I've come upon another moment in my life where I'm telling myself, "That's it, I'm done with that. I've put it away and I'm not thinking of it anymore." One time was when my boyfriend cheated on me in college. One time is when Daddy really, and I mean really made me mad. Another time was when I got fat and no stomach bug or weekend binger could fix it. This time its over whether or not real estate is gonna back.
I'm not gonna worry about our bills. It's not that I can't handle it. It's just that I have faith that we'll be alright. Someway. Somehow. I'm not gonna worry about what other luxury we can live without. We're down to the bare bones and its not that bad. I'm not gonna worry about stealing my neighbor's paper for her Sunday coupons. I can steal my other neighbor's paper for a while.
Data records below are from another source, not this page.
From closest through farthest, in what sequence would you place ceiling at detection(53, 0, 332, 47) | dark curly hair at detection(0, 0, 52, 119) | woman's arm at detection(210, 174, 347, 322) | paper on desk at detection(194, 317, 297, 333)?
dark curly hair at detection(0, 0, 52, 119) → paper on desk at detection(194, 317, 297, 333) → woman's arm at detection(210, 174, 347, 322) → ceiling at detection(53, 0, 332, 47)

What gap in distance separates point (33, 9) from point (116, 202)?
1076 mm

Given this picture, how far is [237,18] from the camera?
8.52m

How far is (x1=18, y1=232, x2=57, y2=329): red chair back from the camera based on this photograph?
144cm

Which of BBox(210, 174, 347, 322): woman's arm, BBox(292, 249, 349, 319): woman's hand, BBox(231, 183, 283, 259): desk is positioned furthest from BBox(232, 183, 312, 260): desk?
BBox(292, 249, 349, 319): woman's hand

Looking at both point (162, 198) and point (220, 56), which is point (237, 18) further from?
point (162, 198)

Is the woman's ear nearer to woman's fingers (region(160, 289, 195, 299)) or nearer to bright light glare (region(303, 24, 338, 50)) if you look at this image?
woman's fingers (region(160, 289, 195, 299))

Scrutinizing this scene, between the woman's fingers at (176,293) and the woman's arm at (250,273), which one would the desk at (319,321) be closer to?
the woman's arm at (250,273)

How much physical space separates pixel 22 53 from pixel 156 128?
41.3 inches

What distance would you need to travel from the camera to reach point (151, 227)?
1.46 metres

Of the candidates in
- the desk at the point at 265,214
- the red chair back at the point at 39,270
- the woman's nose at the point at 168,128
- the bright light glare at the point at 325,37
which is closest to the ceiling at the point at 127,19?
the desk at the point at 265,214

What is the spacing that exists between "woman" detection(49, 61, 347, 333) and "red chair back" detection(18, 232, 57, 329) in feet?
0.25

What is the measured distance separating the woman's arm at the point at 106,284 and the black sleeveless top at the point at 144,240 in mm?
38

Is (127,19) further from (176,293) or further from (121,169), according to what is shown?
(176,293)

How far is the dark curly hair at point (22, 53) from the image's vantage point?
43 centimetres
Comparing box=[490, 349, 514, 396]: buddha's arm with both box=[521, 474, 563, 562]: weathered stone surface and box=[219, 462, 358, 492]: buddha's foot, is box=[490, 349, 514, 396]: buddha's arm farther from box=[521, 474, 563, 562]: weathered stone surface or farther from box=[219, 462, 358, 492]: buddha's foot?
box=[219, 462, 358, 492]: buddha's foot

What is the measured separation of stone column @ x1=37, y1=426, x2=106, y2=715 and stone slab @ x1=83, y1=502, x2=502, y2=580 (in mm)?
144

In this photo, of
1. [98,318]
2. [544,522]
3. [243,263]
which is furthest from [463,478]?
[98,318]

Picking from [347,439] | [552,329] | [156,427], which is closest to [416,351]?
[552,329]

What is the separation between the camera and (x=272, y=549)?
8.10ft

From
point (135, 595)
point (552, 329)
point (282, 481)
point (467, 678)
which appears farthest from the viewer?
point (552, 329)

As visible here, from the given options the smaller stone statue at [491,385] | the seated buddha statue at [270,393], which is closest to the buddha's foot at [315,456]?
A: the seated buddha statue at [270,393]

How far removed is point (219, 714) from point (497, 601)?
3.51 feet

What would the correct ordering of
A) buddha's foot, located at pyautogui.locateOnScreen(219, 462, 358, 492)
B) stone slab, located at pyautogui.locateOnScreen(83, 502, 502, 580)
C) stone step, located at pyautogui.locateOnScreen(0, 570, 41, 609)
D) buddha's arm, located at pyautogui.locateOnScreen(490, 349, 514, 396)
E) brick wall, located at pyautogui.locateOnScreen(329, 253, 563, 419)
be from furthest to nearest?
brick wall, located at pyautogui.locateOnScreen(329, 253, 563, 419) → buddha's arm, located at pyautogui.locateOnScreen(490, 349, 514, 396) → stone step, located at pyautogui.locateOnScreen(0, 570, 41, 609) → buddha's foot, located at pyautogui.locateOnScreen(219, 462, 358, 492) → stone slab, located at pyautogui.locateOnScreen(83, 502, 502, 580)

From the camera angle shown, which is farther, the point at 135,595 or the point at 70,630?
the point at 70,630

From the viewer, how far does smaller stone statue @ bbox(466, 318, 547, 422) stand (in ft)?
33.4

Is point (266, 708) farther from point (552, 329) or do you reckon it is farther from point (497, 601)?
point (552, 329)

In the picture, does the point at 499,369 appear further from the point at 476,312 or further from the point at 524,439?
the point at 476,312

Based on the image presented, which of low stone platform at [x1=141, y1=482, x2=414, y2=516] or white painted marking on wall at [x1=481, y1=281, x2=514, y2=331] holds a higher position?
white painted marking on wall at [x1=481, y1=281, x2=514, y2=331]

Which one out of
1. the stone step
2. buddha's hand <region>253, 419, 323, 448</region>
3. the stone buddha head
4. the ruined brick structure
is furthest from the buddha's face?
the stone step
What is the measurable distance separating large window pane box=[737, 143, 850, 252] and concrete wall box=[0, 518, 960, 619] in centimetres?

I.Have.Faith. I have never really known a life with a lot of extra money so I'm ok. Yea, sure I'd like to get my haircut and shop at Harris Teeter instead of BiLo but I'm ok. We're ok. Big and Lil' don't and can't see how different things were for us and them 3 years ago. They're ok. They're healthy. They're happy and that's all that Daddy and I ever need anyways.
Times like these will show you what's important. They will show you what is necessary. They will show you that life isn't about Harris Teeter and King Street haircuts. It's about BiLo and Fantastic Sams and that is ok. I'm not worried about it anymore. I'm done with that.